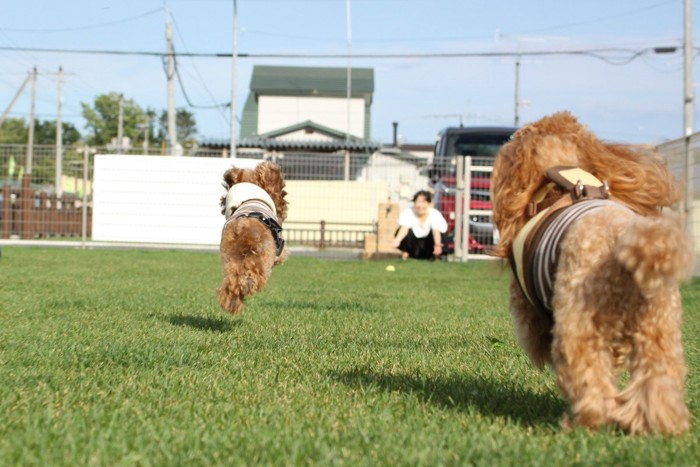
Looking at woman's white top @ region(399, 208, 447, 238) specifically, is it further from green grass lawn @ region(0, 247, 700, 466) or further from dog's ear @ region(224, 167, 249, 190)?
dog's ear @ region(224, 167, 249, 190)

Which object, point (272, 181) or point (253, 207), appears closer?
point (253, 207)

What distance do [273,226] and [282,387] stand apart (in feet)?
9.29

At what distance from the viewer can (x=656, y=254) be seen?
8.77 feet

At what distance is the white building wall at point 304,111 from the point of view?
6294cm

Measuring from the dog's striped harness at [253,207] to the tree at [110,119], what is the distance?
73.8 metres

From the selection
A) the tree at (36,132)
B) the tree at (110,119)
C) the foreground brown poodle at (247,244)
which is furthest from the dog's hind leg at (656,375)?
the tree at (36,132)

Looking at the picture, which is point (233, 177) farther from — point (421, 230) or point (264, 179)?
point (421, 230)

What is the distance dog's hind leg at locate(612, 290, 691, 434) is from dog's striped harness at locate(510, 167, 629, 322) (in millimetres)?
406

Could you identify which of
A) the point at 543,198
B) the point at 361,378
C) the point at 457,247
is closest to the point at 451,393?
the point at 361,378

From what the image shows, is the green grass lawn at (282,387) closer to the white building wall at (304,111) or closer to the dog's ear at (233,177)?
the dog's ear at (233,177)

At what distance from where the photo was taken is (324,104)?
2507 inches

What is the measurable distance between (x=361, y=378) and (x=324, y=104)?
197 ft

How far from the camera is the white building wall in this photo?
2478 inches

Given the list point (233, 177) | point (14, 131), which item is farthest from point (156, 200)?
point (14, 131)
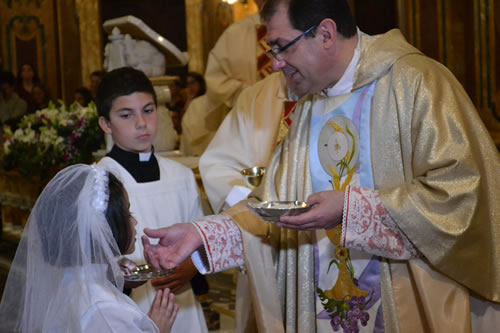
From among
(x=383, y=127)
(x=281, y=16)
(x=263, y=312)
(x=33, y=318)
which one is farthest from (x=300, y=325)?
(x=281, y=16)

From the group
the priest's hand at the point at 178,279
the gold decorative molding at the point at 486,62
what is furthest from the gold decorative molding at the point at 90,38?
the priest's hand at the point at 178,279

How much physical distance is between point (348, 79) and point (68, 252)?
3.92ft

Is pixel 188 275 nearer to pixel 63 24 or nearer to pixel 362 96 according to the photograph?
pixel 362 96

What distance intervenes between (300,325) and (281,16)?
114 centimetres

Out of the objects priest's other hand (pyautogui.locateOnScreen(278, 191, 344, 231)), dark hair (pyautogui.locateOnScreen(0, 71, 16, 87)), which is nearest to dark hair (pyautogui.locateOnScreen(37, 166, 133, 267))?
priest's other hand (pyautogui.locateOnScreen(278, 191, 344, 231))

---

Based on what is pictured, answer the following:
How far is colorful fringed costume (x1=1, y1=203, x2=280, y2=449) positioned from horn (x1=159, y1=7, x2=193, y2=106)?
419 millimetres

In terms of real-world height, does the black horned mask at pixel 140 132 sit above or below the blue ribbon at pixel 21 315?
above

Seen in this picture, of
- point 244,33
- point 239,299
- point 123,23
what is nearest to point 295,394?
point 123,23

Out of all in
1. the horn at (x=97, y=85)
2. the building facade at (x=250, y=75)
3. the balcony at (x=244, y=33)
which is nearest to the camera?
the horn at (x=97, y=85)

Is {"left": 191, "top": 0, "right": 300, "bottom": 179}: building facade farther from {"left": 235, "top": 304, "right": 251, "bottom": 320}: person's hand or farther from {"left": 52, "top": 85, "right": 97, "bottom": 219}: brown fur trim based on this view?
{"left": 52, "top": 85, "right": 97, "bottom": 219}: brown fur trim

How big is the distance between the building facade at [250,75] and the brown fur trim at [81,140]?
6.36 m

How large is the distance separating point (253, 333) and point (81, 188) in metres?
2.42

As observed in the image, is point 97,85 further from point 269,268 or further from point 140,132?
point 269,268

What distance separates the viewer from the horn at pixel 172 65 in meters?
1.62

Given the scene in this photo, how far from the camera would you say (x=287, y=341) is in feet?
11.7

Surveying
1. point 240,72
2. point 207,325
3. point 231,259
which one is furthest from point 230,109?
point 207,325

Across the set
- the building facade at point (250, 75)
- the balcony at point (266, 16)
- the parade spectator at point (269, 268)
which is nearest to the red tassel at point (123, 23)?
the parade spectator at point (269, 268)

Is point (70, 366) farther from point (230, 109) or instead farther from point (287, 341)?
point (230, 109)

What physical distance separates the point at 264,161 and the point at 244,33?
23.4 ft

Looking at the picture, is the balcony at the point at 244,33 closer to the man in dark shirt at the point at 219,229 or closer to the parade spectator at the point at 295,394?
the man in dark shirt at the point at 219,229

==

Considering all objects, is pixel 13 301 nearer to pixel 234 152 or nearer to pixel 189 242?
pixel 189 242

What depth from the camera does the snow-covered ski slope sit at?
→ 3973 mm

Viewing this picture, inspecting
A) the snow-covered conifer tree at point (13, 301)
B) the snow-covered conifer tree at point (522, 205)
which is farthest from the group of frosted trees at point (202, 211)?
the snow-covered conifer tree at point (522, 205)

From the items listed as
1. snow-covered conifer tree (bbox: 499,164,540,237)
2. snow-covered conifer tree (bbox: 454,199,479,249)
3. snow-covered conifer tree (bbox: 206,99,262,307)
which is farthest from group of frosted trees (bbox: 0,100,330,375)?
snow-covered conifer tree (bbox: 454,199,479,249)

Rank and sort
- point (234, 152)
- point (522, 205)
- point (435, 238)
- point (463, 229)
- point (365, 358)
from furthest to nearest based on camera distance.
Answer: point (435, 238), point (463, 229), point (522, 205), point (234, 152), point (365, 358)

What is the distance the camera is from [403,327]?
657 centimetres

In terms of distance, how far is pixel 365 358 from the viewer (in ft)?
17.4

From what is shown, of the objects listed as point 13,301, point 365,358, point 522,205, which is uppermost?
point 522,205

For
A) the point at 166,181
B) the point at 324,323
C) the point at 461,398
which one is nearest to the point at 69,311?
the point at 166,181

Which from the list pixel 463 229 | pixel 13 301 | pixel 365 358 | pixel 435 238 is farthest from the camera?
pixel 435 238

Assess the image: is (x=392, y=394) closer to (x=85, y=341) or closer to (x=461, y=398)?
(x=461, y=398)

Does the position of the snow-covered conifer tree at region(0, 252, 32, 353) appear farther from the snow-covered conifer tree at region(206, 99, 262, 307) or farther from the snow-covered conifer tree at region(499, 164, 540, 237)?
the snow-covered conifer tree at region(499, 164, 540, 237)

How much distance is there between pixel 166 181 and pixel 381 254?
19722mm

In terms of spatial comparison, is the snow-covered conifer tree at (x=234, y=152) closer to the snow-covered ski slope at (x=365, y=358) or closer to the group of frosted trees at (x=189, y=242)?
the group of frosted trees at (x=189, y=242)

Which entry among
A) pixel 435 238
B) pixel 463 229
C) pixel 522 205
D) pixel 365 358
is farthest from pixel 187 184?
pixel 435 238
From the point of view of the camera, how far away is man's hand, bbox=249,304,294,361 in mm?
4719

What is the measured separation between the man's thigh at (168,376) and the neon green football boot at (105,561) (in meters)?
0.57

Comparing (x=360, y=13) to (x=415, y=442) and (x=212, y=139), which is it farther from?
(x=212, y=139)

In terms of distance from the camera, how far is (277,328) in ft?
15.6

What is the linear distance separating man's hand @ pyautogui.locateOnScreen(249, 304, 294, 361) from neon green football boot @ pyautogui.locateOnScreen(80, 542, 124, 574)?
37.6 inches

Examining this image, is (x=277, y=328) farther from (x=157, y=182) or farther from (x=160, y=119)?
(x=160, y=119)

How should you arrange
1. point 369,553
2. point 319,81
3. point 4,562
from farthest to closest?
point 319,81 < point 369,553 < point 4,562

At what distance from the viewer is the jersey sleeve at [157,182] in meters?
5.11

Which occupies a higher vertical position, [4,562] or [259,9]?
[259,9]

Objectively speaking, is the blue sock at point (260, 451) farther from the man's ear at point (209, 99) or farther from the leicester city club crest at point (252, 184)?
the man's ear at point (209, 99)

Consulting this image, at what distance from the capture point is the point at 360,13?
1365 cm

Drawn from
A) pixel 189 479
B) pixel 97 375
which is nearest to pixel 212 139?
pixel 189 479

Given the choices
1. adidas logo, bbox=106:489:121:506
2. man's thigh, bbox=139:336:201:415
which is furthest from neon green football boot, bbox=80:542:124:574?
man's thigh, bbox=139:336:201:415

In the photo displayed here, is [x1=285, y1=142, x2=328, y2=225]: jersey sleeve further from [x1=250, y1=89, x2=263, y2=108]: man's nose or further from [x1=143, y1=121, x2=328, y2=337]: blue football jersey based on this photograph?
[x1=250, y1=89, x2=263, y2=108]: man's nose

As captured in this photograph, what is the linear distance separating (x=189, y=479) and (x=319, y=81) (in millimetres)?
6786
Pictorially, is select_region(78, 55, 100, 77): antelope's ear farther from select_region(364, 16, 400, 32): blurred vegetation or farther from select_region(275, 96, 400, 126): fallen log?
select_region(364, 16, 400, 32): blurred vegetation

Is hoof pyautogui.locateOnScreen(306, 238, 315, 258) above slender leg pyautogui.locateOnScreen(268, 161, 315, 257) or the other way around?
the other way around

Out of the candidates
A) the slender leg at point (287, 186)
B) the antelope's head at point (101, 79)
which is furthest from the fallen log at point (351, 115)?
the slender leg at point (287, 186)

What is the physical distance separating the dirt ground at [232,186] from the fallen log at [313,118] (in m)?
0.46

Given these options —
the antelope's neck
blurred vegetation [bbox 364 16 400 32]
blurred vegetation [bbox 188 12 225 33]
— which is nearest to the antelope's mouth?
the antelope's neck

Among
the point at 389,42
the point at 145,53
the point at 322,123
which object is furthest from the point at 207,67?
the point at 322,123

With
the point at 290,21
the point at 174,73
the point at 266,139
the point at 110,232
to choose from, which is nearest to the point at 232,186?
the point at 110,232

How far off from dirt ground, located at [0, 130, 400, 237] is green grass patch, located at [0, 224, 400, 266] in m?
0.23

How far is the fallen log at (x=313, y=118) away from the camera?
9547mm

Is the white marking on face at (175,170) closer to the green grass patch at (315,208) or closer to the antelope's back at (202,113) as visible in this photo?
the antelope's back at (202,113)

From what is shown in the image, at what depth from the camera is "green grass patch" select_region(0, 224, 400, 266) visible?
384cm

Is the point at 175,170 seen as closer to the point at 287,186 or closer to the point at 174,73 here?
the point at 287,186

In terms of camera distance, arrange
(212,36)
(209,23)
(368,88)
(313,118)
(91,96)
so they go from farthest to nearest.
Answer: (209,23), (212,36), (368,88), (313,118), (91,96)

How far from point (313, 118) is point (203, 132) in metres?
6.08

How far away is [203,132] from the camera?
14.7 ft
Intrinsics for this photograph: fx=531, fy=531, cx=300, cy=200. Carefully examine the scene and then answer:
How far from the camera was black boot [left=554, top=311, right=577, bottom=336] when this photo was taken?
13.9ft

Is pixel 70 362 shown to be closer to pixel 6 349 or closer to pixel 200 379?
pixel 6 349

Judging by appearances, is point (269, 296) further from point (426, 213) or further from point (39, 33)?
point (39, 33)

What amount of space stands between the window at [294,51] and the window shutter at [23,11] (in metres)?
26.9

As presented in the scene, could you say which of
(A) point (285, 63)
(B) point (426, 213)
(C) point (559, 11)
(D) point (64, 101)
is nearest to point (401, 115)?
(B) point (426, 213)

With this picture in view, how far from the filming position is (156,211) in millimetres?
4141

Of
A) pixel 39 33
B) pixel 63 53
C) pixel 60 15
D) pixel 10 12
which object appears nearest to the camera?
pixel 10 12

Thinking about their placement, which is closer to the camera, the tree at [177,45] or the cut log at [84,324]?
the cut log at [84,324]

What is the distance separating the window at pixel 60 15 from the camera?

◆ PROBLEM REQUIREMENTS: Select every line in the records above that contains the word "shirt".

◆ OUTPUT OF THE TASK:
Looking at the picture, is the balcony at the point at 244,33 closer to the man in dark shirt at the point at 219,229 or closer to the parade spectator at the point at 295,394?
the man in dark shirt at the point at 219,229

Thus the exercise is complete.